Après s’être vantée d’être la co-auteure du projet de loi, l’ancienne «top cop» de Californie a exigé que «le Congrès le vote. Joe Biden le signera. Ce ne sera pas refusé, ce n’est pas négociable».

Sharpton, qui a prononcé l’éloge funèbre, a de même déclaré que le moyen de «changer le système» était de voter la loi.

Outre le fait que la Chambre des représentants est désormais dirigée par le Parti républicain, de plus en plus fasciste, et que la législation n’a donc pratiquement aucune chance d’être adoptée, la loi George Floyd sur la justice dans la police, qui est bloquée au Sénat après avoir été adoptée par la Chambre des représentants en 2021, ne ferait rien pour endiguer les meurtres incessants commis par la police.

En fait, le projet de loi fournirait des centaines de millions de dollars de subventions aux services de police du pays pour embaucher et former davantage d’unités de type «SCORPION».

La version 2021 du projet de loi comprenait une disposition qui permettrait au procureur général de distribuer 100 millions de dollars de subventions chaque année, de 2022 à 2024, pour le programme COPS (Community Oriented Policing Services).

Ces fonds, indique le projet de loi, seraient utilisés pour «recruter, embaucher, inciter, retenir, développer et former de nouveaux agents d’application de la loi de carrière ou des agents d’application de la loi actuels qui sont prêts à déménager dans des communautés où les relations entre la police et les résidents de la communauté sont mauvaises ou fragmentées, ou dans lesquelles il y a des incidents élevés de criminalité».

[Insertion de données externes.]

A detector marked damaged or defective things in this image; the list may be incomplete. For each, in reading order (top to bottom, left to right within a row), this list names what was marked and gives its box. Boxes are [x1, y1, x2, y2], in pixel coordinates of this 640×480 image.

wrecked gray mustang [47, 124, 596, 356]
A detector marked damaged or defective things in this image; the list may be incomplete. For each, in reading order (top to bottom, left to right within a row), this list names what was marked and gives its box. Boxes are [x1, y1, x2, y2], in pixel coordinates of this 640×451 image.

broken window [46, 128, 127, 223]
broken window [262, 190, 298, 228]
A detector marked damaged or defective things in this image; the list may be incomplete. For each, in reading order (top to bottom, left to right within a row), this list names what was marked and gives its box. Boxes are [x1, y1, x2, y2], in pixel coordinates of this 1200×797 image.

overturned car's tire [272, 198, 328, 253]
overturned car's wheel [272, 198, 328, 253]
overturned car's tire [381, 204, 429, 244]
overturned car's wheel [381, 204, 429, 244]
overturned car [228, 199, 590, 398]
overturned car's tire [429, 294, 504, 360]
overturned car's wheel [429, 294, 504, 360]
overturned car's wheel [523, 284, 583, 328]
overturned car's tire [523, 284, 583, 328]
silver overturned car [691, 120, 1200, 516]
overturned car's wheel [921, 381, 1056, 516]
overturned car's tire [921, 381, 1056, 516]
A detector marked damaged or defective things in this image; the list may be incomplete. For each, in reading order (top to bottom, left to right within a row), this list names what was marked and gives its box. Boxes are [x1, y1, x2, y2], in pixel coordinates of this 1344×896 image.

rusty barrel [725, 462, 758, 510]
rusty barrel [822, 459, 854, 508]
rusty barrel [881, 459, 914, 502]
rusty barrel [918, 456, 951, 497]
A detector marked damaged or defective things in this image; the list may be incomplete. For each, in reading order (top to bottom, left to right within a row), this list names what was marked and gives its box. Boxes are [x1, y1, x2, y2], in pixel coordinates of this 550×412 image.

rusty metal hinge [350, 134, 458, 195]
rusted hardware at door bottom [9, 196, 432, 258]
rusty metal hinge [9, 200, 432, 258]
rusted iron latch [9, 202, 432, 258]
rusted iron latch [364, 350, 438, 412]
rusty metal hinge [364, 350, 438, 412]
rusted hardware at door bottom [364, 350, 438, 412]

La police, tout comme le système capitaliste, est incapable de se réformer. Mettre fin à la violence policière et créer une société mondiale basée sur les besoins sociaux, et non sur la défense de la propriété privée et du profit, n’est possible que par l’unification de la classe ouvrière internationale, issue de toutes les origines, contre le système capitaliste.